**ACTIVITY:** Omit all pictures, then print the entries exactly.

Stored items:

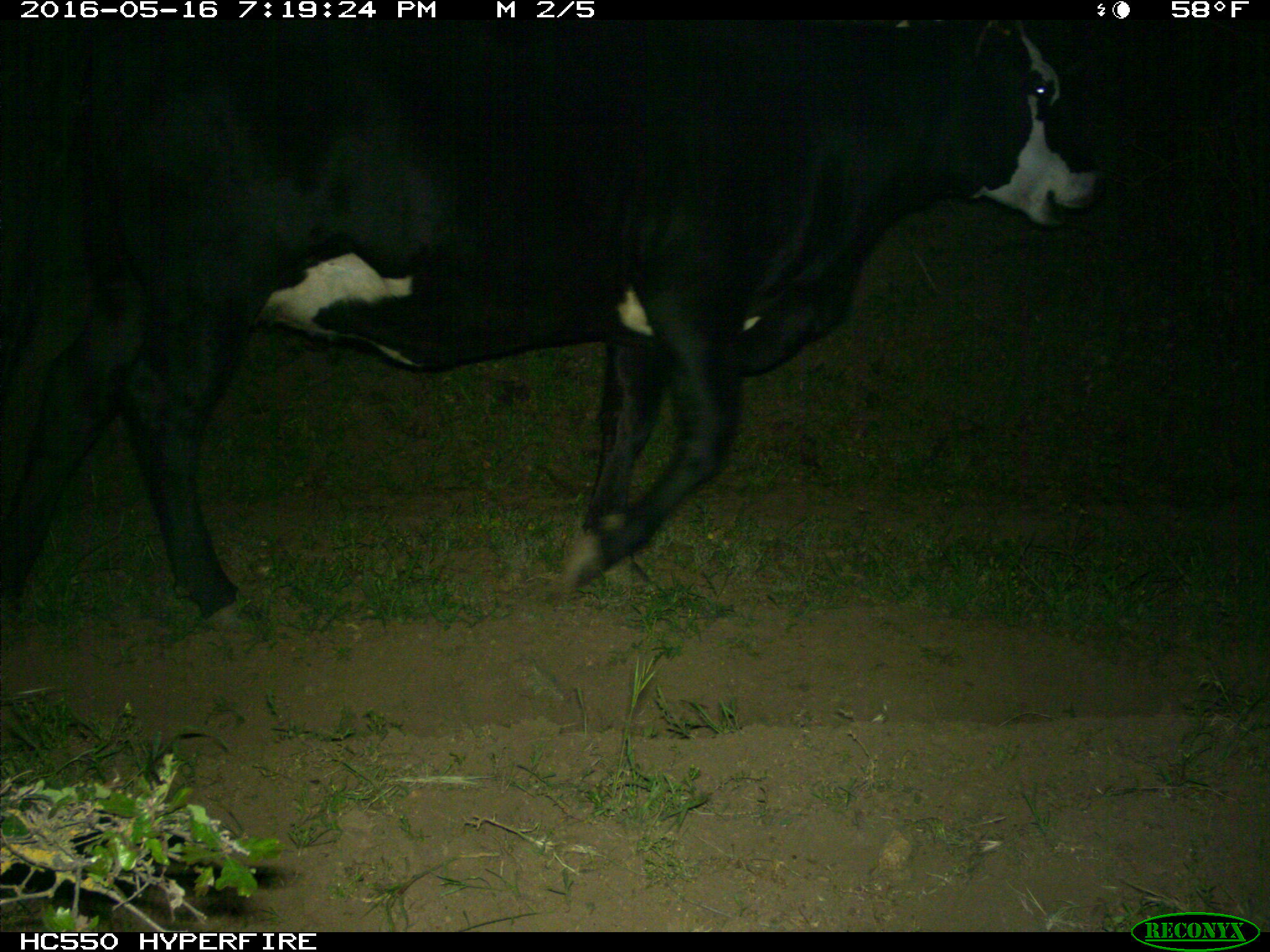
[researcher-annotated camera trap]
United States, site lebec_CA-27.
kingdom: Animalia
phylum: Chordata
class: Mammalia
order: Artiodactyla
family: Bovidae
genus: Bos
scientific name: Bos taurus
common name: domestic cow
Bos taurus (domestic cow).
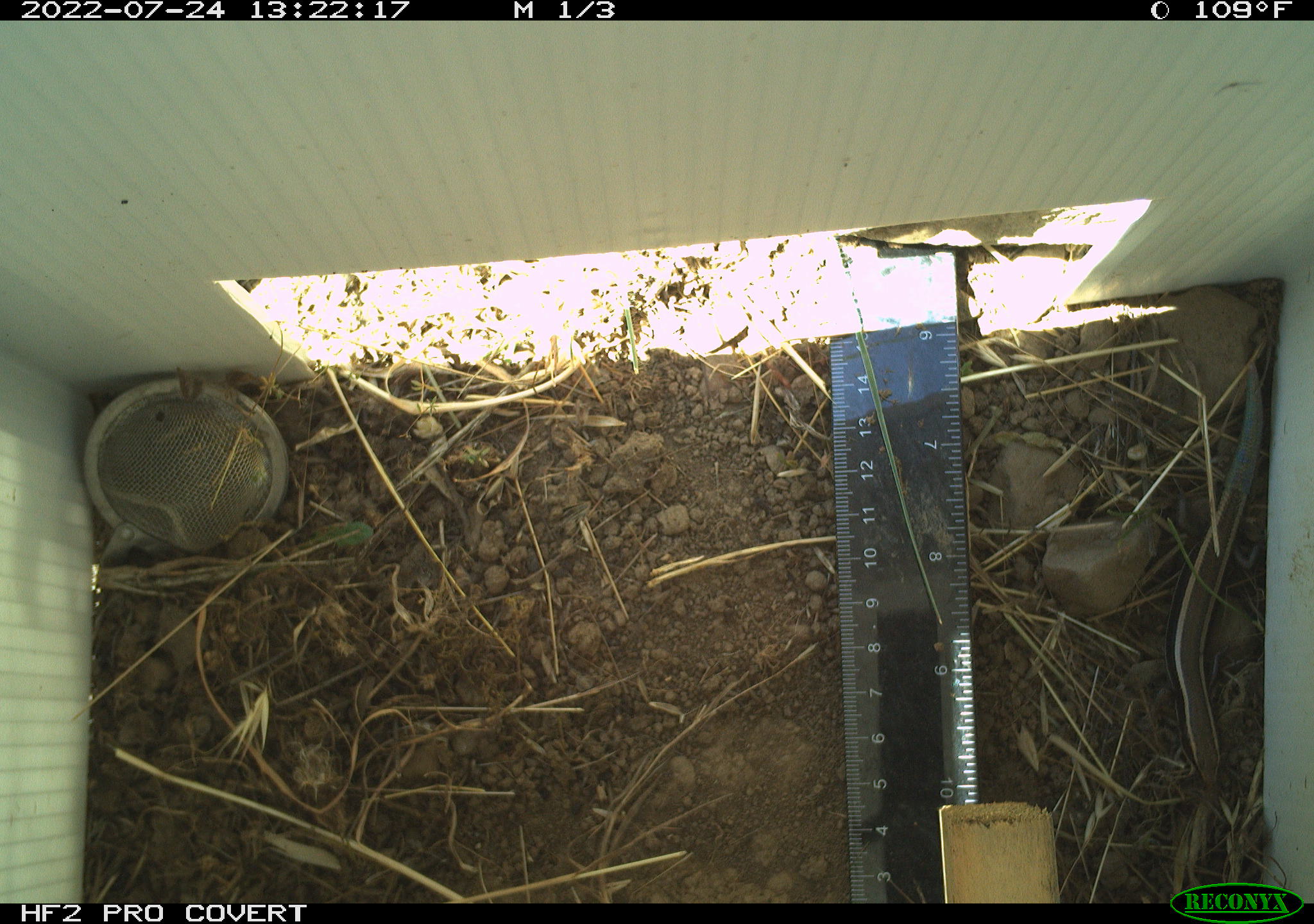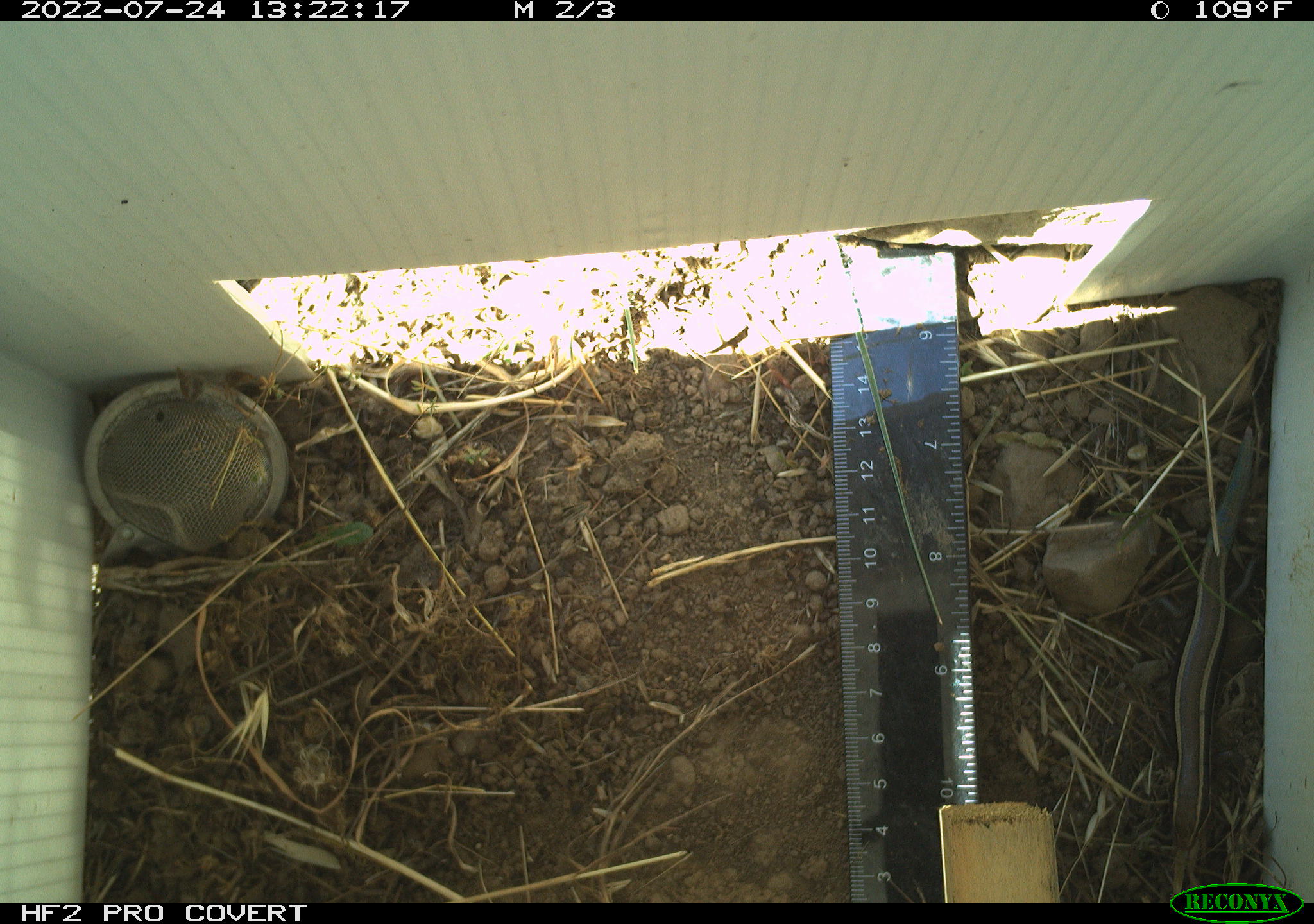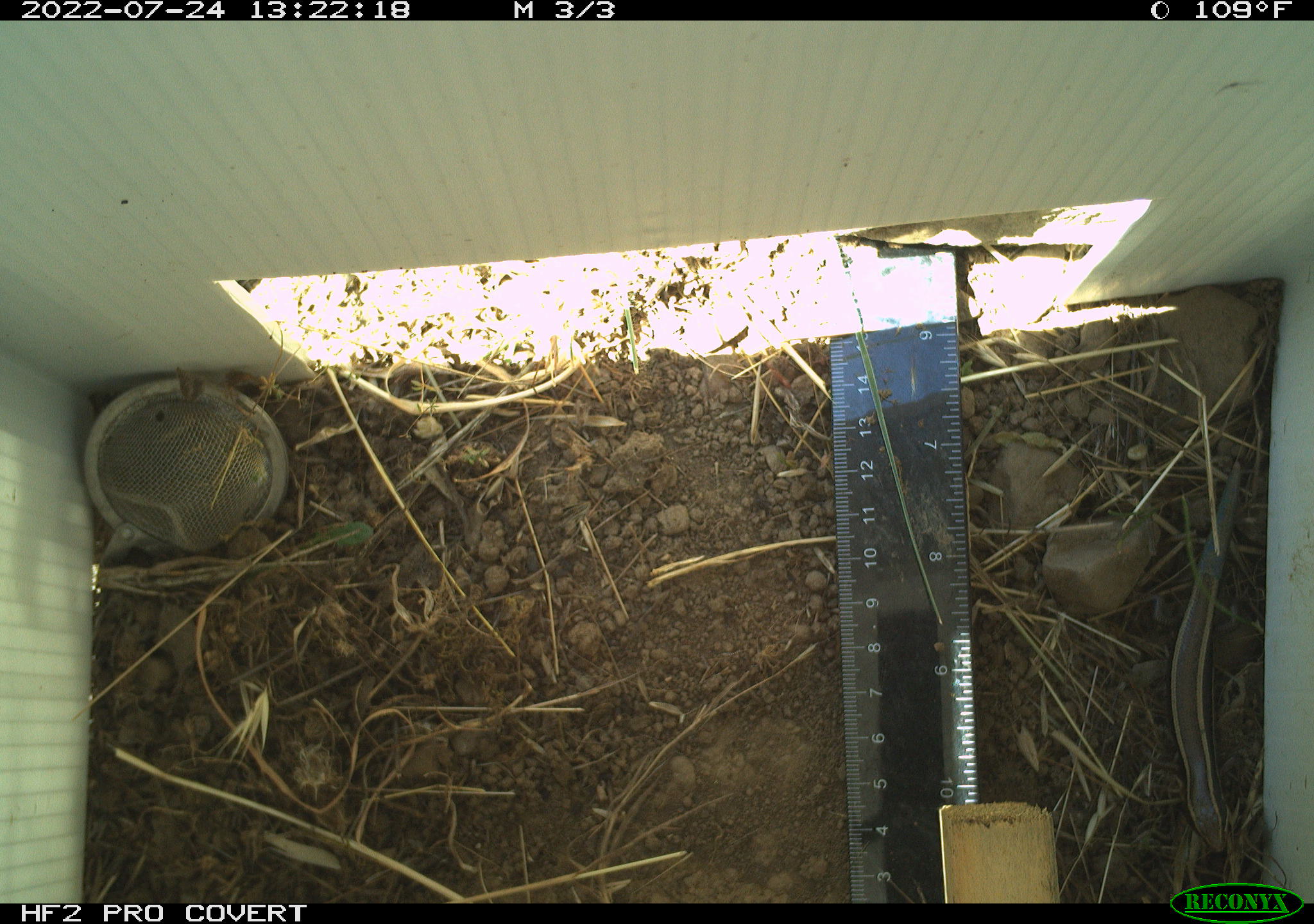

**YOUR RESPONSE:**
[researcher-annotated camera trap]
United States, site lebec_CA-27.
kingdom: Animalia
phylum: Chordata
class: Mammalia
order: Artiodactyla
family: Bovidae
genus: Bos
scientific name: Bos taurus
common name: domestic cow
Bos taurus (domestic cow).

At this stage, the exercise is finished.